How do Whales and Dolphins Sleep?

This is one of the more common questions that passengers ask while on safaris with us, and the answer might surprise you!

The first thing to consider about whales and dolphins is that they are conscious breathers. This means that they must choose to come to the surface and take each breath. They do not have a breathing reflex which takes over during periods of unconsciousness or sleep like humans do, so they must actually remain conscious even during rest, or they risk suffocating or drowning.

To get around this, dolphins and whales actually have a few really amazing adaptations which allow them to rest periodically throughout the day or night as conditions and behaviours allow. They enter a state of sleep called ‘unihemispheric slow wave sleep’ or USWS. Essentially, one hemisphere of the brain (and the opposite eye!) sleeps at a time while the other remains in an active state, in order to watch for predators or obstacles, to react to danger, and to signal when to rise to the surface for a breath of fresh air. These periods are taken opportunistically, and it is possible for the animal to move quickly from a state of USWS to full wakefulness if, for example, a predator presents itself.

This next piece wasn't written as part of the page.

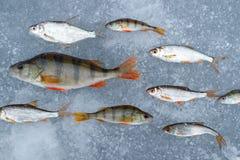 在池塘抓的淡水鱼计划在冰,在另一个方向排队的其中一条的行鱼是f的运动 免版税图库摄影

If undisturbed, it has been shown that dolphins generally prefer to spend about 2 hours for each side to rest at a time, but a few periods like this can be taken during the day or through the night. For example, with the use of EEG (brain activity) readings in bottlenose dolphins, one study found that they spend on average about a third of their day sleeping in this way.

There are a few other behaviours and adaptations which allow this strategy to work quite effectively. First, as dolphins are highly social animals, they have the advantage of safety in numbers. Adult dolphins have a tendency to pair up and swim side-by-side with their companion while resting. Additionally, while some individuals in the pod might be resting and moving quite slowly, others of the group might circle a bit wider, and can alert others to wake if they sense danger, obstacles, or a good opportunity to feed. Dolphins also slow their breathing down considerably when they are sleeping, allowing them to recover energy from rest more efficiently. The number of times that they need to come to the surface for breaths goes from 8-12 per minute while awake down to 3-7 per minute while sleeping.

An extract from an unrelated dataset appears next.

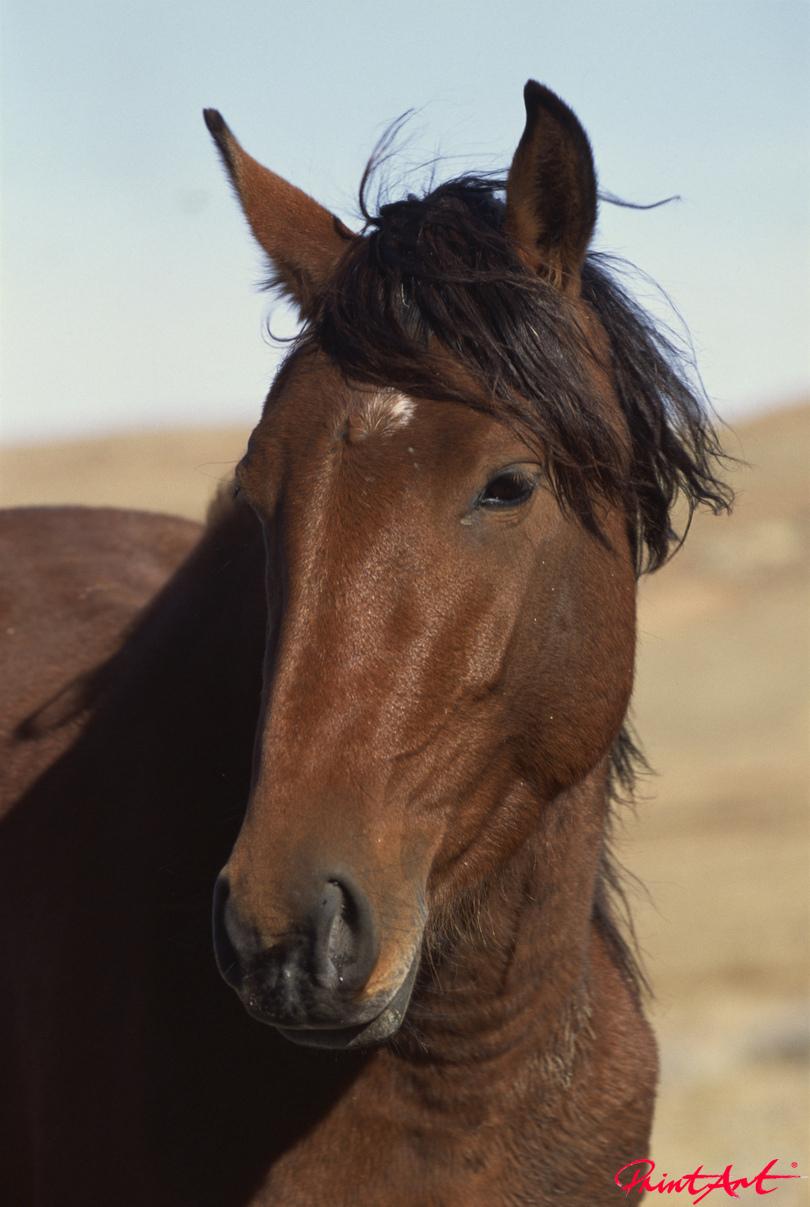 Wildpferdkopf braun. Pferde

It has also been shown that species which use USWS do not have a disadvantage in terms of health or brain activity. Dolphins actually compensate for the lack of complete sleep due to their efficient immune systems, brain plasticity, ability to thermoregulate (keep their internal body temperature stable), and their brain energy metabolism. All of these things would be significantly compromised for us humans if we did not have complete sleep!

Resting in such a dynamic and unpredictable environment as the ocean presents its challenges, but the mechanisms for whales and dolphins to rest effectively have evolved to meet their needs while keeping them safe.


  • Rasul, N. and Stewart, I. (2019). Oceanographic and Biological Aspects of the Red Sea. 1st ed.  (pp. 305-326). Springer, Cham.
  • Mascetti, G. G. (2016). Unihemispheric sleep and asymmetrical sleep: behavioral, neurophysiological, and functional perspectives. Nature and Science of Sleep, 8, 221.
  • Sekiguchi, Y., Arai, K., & Kohshima, S. (2006). Sleep in continuously active dolphins. Nature, 441(7096), E9-E10.